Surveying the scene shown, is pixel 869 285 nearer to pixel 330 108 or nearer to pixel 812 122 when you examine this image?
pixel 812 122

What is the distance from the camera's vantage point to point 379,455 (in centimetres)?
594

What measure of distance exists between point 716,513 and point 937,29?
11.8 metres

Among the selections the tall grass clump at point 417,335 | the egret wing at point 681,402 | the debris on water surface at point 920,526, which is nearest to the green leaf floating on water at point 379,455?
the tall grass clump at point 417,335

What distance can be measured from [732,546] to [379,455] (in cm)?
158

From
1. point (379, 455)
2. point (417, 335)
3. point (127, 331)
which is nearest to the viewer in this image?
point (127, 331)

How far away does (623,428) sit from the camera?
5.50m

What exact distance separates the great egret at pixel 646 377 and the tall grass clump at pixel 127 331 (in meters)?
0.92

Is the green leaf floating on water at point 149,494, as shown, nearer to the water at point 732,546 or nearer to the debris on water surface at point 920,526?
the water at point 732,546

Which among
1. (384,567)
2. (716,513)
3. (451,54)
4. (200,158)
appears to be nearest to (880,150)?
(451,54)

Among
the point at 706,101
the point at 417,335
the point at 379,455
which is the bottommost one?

┄┄┄┄┄┄

:: GIVEN EXERCISE ::
Convert the records into a Markdown table with the columns Row and Line, one numbered row per line and blank lines omitted. Begin at the line that contains "Is the green" and stop after the final line of the records.

:: RESPONSE TO THE TASK ::
| Row | Line |
|---|---|
| 1 | Is the green leaf floating on water at point 149,494, as shown, nearer to the water at point 732,546 or nearer to the debris on water surface at point 920,526? |
| 2 | the water at point 732,546 |
| 3 | Which among |
| 4 | 1. (384,567) |
| 5 | 2. (716,513) |
| 6 | 3. (451,54) |
| 7 | 4. (200,158) |
| 8 | appears to be nearest to (880,150)? |
| 9 | (451,54) |
| 10 | Among |
| 11 | the point at 706,101 |
| 12 | the point at 417,335 |
| 13 | the point at 379,455 |
| 14 | which is the bottommost one? |